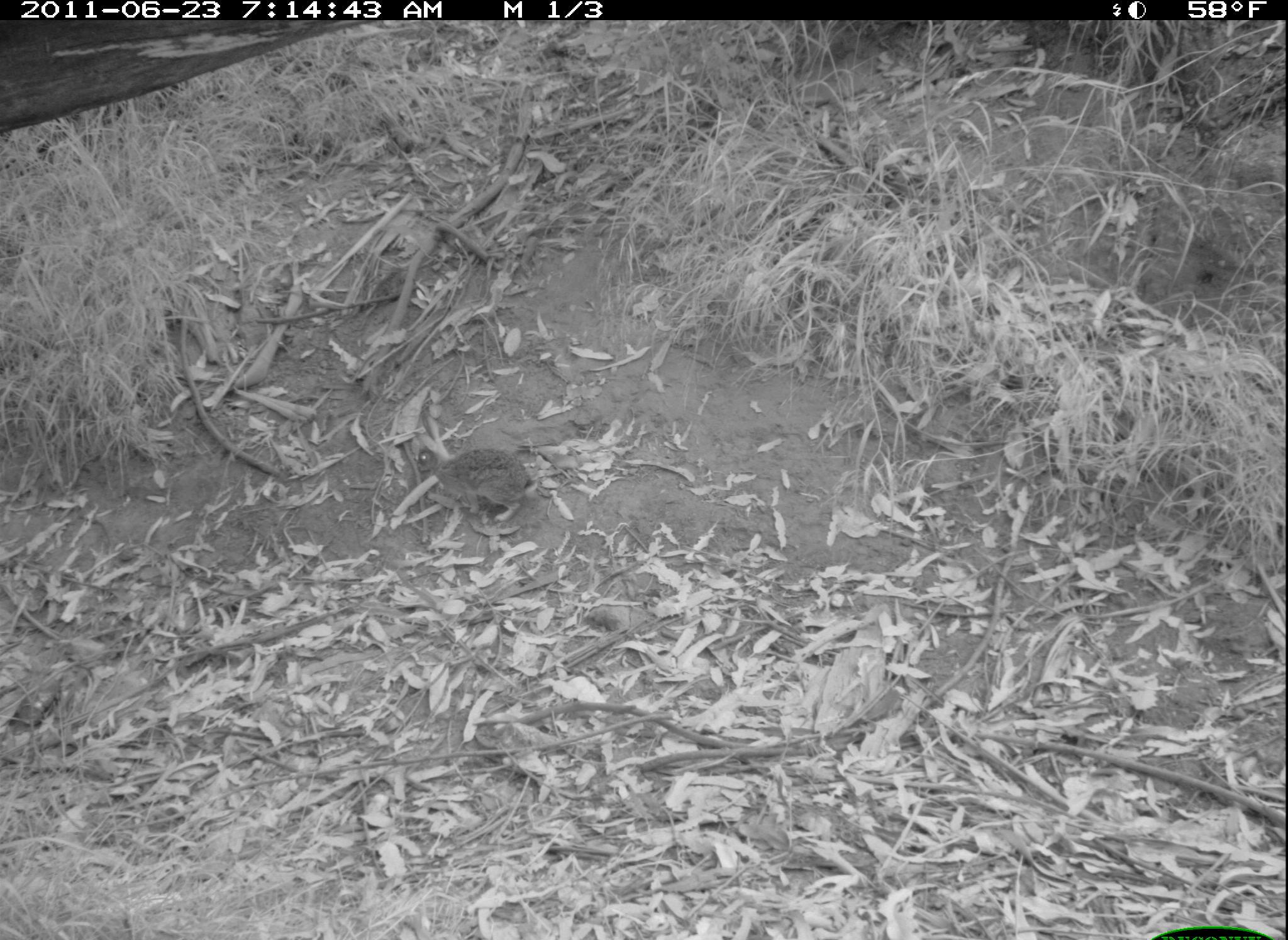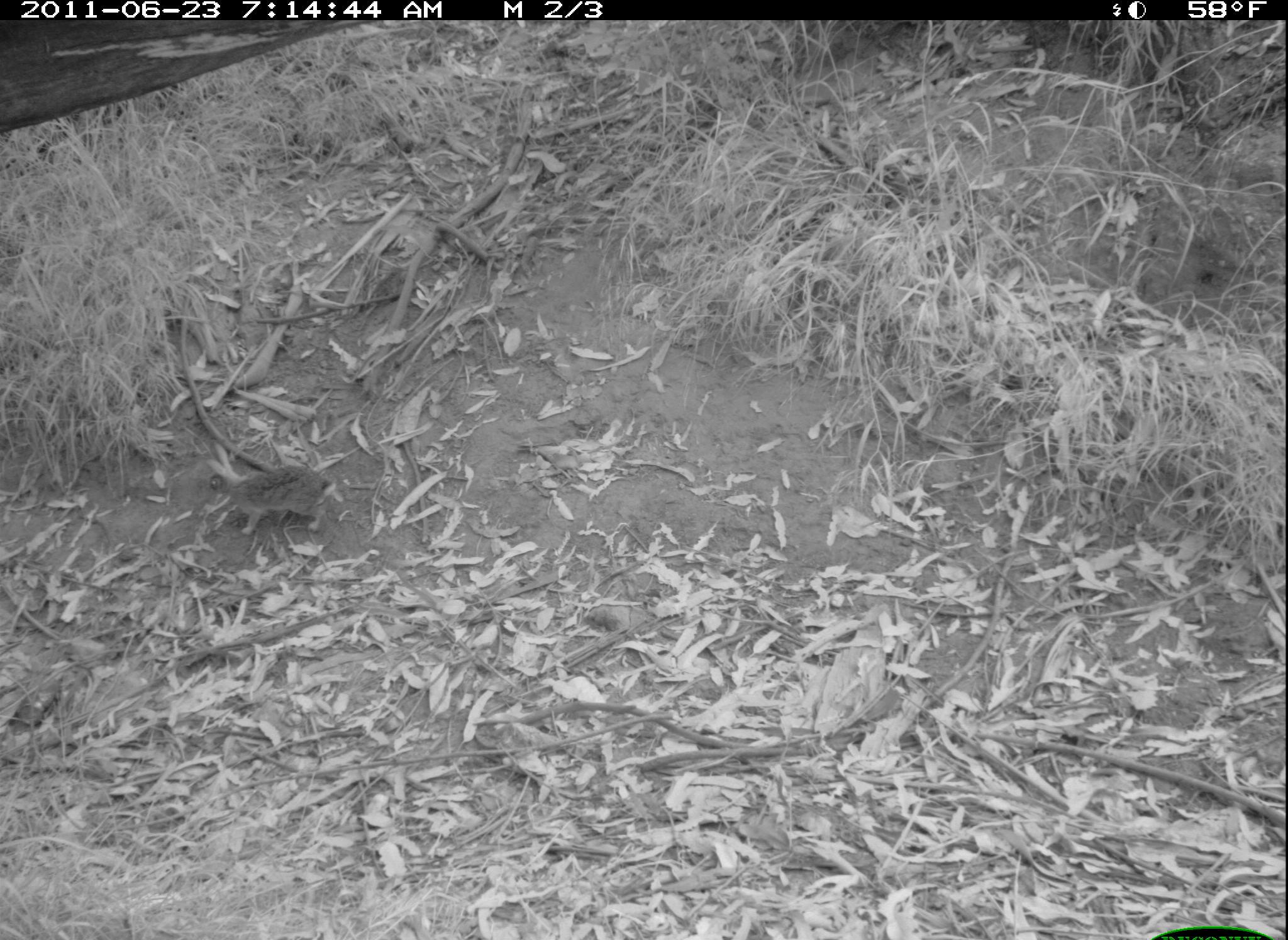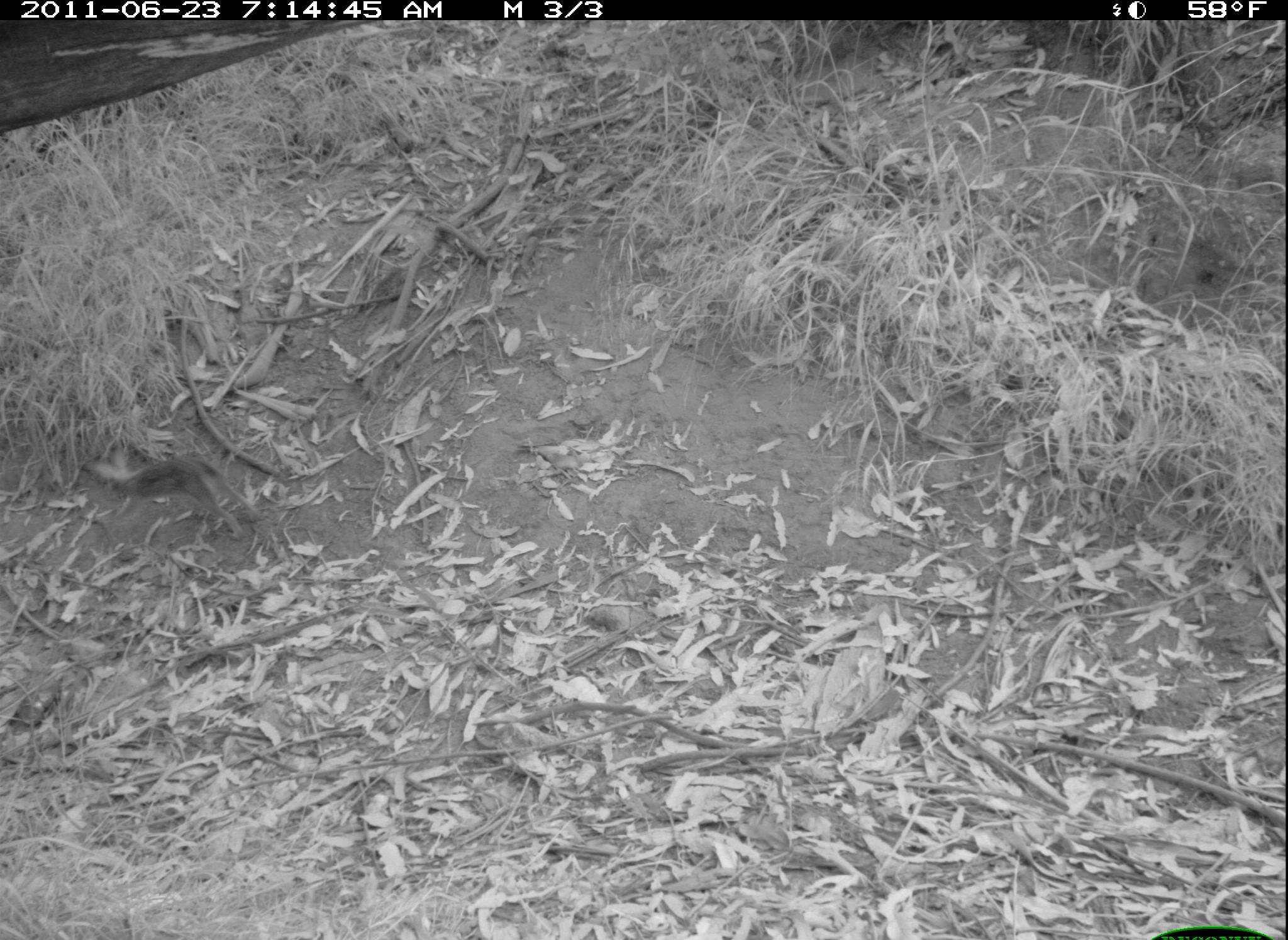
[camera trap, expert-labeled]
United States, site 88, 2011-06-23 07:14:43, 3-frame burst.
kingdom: Animalia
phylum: Chordata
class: Mammalia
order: Lagomorpha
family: Leporidae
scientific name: Leporidae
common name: rabbits and hares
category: rabbit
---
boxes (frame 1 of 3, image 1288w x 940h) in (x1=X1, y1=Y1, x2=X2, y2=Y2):
rabbit: (x1=406, y1=404, x2=541, y2=528)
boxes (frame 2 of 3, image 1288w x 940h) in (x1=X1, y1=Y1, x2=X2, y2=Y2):
rabbit: (x1=179, y1=435, x2=345, y2=548)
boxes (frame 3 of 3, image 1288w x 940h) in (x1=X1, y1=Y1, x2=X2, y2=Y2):
rabbit: (x1=82, y1=440, x2=262, y2=543)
+--
▸ **Your assignment**
The records above are to be set down exactly as written, with no images.

▸ **Expected answer**
[camera trap, expert-labeled]
United States, site 88, 2011-06-23 07:14:43, 3-frame burst.
kingdom: Animalia
phylum: Chordata
class: Mammalia
order: Lagomorpha
family: Leporidae
scientific name: Leporidae
common name: rabbits and hares
category: rabbit
---
boxes (frame 1 of 3, image 1288w x 940h) in (x1=X1, y1=Y1, x2=X2, y2=Y2):
rabbit: (x1=406, y1=404, x2=541, y2=528)
boxes (frame 2 of 3, image 1288w x 940h) in (x1=X1, y1=Y1, x2=X2, y2=Y2):
rabbit: (x1=179, y1=435, x2=345, y2=548)
boxes (frame 3 of 3, image 1288w x 940h) in (x1=X1, y1=Y1, x2=X2, y2=Y2):
rabbit: (x1=82, y1=440, x2=262, y2=543)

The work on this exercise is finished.